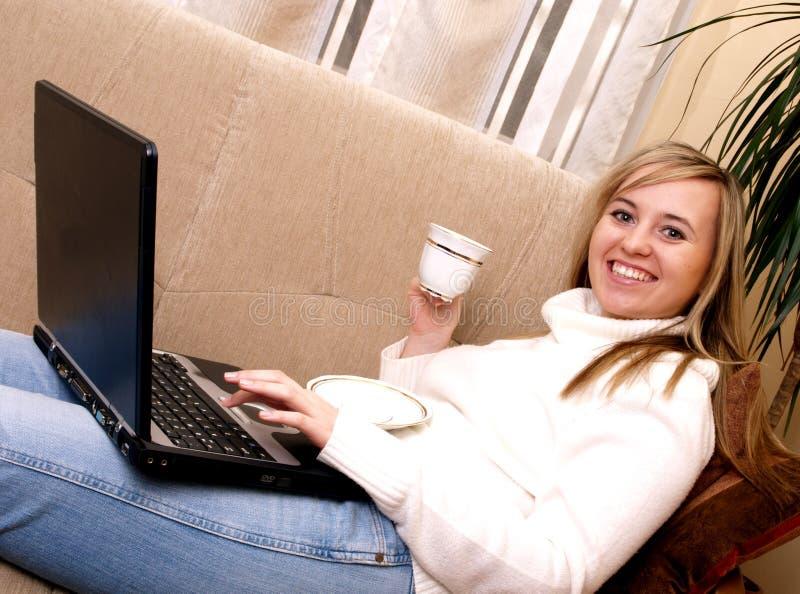 La donna sorridente si distende sul sofà. fotografia stock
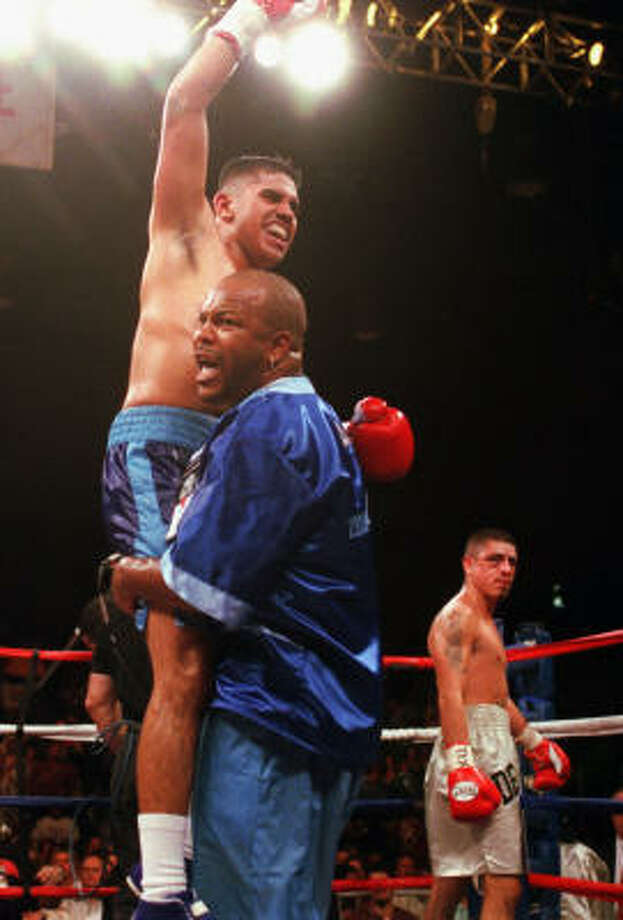 Oct. 19, 2002: Diaz is victorious against previously undefeated Roy Delgado at Reliant Park. Diaz won via 6th-round TKO, raising his record to 18-0. Photo: Chronicle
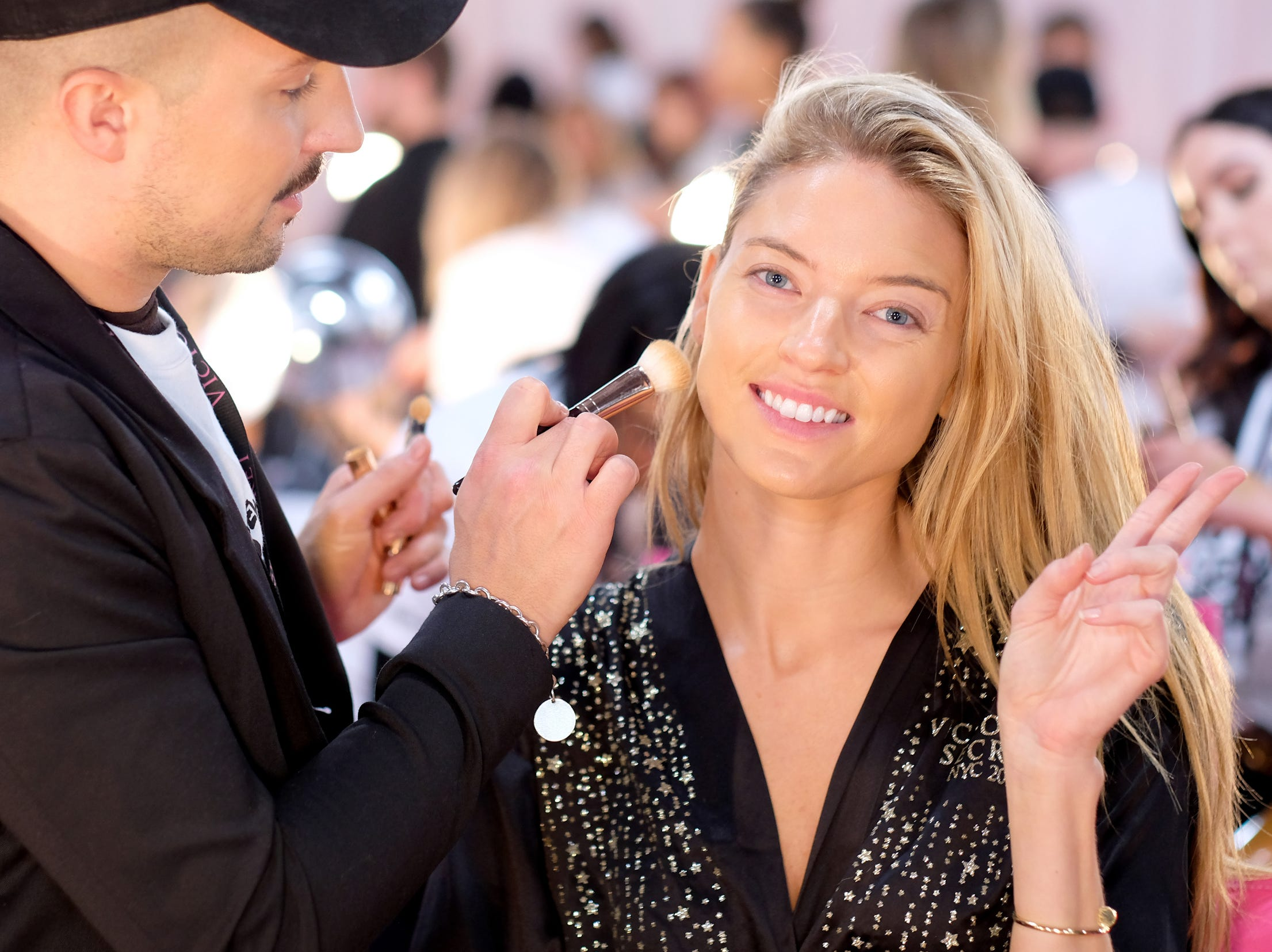 It's make-up time for Angel Martha Hunt.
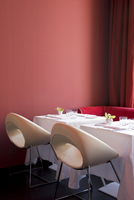 Set tables for two with white and deep pink designer chairs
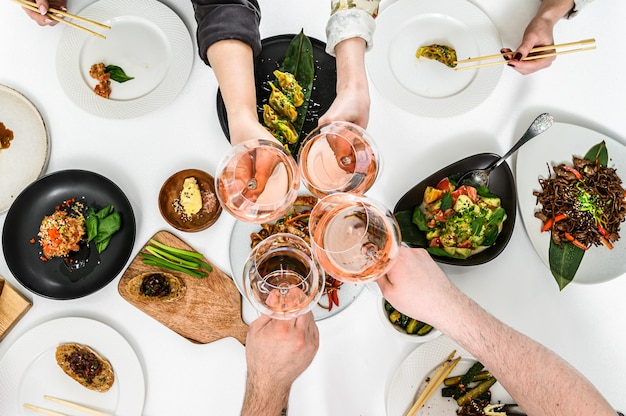 Hands with glasses of rose wine for a family, friendly dinner in the asian style.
+ + + + + + +
Task requirements ::
Reproduce exactly, without any picture, the lines from the one bearing "It's make-up time for Angel Martha Hunt." to the last line of the records above.

Task response ::
 It's make-up time for Angel Martha Hunt.
 Set tables for two with white and deep pink designer chairs
 Hands with glasses of rose wine for a family, friendly dinner in the asian style.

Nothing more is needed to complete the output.